* _EXERCISE TEXT_:
• • • • •

We hit a nice roadblock yesterday while working on a dataset with 5 million samples. It took us 8 hours to upload the dataset and 11 hours to download and unpack it. We learned some valuable lessons there that I’ll discuss in this post so you don’t have to run into the same issues.
What happened?
It’s truly a three part fairy tale if I’m honest. We started a new computer vision project for a company in the Netherlands with a smallish dataset containing just 2500 photos. So we figured, why not go light and use DVC to manage the dataset?
DVC (Data Version Control) is a tool that stores your data in a remote storage and versions said data in GIT. It hashes the data and stores the hash with some other metadata in source control. The real data is then transferred to a matching folder in remote storage. We use Azure data lake storage for this.
With 2500 samples it was going really well. Pushing and pulling data was a breeze and versioning was working as expected. We could easily tell what version of our code was using what version of the data. We even stored metrics in DVC so we could track the model-performance figures for our application.
While working on our project we noticed that our dataset was unbalanced and we didn’t have enough training data for some classes. So we decided to synthesize some more data.
We generated 5 million synthetic data samples to improve the class balance in our dataset. The synthetic dataset was stored as small jpegs on disk resulting in 66GB of data. A sizable dataset.
When we added the dataset to DVC with dvc add, it went okay. It takes a while to hash 66GB of data but that’s expected. However, when we invoked dvc push we ran into a disaster. It took 8 hours to upload the files to Azure.
The next morning, I figured, let’s pull in the data and train the model. I invoked dvc pull and got presented with a timer that said 7:50:00 as the expected time before the dataset was completely downloaded. It took the rest of the workday to download the dataset. Because I ran into a disconnect, I had to resume the download the next morning for another 1.5 hours.
After the download was complete, DVC had to check out the files which took another 1.5 hours.
Conclusion, we have a huge performance issue. But it’s not what you think!
What really happened?

• • • • •

* _PROVIDED DATA_:
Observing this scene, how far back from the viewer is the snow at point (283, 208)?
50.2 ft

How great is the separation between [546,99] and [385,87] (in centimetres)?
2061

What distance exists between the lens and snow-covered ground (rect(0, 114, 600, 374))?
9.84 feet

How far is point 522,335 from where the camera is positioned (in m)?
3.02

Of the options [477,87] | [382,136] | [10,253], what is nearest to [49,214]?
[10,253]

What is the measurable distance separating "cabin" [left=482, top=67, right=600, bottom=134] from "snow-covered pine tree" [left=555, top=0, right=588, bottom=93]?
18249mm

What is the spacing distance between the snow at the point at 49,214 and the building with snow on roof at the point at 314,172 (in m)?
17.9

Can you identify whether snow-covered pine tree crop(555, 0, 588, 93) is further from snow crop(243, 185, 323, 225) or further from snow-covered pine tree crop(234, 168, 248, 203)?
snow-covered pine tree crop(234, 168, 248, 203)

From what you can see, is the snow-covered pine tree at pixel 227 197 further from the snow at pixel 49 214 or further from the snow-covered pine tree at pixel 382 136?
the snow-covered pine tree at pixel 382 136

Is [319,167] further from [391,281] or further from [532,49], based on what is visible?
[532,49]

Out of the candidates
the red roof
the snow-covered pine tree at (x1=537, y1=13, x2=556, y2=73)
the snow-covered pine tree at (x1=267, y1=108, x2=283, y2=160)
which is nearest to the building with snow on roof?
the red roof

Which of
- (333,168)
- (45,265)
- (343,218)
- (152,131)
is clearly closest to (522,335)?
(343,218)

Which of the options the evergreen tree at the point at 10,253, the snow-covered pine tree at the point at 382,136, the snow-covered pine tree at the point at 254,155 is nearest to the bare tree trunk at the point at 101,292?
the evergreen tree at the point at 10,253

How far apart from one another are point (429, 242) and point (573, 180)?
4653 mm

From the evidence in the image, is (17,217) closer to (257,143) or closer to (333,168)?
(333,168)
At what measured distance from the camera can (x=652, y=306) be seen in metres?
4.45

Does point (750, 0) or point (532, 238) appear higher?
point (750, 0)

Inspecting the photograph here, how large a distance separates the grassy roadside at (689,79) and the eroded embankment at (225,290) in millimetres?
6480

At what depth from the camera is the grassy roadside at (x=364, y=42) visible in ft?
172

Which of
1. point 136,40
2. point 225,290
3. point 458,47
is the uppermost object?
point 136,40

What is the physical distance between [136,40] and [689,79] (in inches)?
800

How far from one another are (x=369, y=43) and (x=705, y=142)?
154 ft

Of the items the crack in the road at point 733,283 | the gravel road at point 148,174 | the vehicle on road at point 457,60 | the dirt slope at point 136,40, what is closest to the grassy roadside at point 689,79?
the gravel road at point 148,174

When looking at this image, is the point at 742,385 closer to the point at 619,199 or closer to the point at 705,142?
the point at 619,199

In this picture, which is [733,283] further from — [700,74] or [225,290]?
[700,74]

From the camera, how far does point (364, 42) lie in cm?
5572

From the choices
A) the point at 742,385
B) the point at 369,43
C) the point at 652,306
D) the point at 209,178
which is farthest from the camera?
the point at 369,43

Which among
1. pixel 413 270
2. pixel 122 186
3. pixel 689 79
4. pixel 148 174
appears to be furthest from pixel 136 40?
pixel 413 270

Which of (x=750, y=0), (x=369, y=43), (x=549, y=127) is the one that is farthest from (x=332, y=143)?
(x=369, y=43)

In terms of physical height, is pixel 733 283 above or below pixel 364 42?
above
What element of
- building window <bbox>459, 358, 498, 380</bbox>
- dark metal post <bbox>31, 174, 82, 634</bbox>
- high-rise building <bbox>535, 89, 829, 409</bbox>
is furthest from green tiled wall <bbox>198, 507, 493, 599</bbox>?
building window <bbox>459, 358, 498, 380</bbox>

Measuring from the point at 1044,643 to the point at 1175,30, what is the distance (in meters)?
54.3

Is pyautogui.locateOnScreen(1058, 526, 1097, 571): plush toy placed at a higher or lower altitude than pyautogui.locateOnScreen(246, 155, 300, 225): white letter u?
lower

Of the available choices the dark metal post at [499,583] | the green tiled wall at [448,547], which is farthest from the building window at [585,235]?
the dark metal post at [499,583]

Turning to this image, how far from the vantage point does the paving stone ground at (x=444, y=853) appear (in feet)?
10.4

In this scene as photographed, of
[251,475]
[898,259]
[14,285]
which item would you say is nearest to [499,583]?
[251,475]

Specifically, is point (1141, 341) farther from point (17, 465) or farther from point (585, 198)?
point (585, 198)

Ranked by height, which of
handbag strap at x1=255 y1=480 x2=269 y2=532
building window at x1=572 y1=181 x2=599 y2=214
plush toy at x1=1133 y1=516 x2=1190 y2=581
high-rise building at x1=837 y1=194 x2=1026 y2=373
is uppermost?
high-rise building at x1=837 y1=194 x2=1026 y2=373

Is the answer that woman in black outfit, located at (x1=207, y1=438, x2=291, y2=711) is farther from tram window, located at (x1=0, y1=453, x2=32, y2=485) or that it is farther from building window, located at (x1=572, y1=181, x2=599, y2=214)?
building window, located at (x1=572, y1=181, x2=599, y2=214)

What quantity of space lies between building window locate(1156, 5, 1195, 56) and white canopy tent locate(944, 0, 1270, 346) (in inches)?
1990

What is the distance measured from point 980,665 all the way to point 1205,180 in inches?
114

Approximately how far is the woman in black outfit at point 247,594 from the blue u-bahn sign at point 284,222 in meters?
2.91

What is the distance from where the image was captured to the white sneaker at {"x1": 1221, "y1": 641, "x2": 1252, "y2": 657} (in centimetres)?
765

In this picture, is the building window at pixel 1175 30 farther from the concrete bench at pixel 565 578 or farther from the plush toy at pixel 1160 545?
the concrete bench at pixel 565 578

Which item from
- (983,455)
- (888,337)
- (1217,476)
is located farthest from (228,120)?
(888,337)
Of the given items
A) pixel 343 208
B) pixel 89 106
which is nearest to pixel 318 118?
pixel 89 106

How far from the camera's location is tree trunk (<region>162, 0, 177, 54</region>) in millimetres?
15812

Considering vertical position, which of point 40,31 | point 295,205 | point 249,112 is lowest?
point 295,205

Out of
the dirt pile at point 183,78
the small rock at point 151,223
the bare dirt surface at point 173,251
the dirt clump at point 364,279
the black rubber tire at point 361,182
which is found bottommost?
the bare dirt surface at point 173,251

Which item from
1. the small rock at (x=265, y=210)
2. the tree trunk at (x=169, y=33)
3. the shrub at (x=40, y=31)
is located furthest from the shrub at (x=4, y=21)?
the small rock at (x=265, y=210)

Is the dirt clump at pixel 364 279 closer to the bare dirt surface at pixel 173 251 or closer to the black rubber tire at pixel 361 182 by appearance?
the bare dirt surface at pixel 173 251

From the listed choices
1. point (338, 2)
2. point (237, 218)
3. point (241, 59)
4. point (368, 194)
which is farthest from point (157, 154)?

• • • • •

* _BRIEF_: Duplicate word for word the stretch of the dataset post starting at "With 2500 samples" and ending at "for our application.".

* _SOLVED PROBLEM_:
With 2500 samples it was going really well. Pushing and pulling data was a breeze and versioning was working as expected. We could easily tell what version of our code was using what version of the data. We even stored metrics in DVC so we could track the model-performance figures for our application.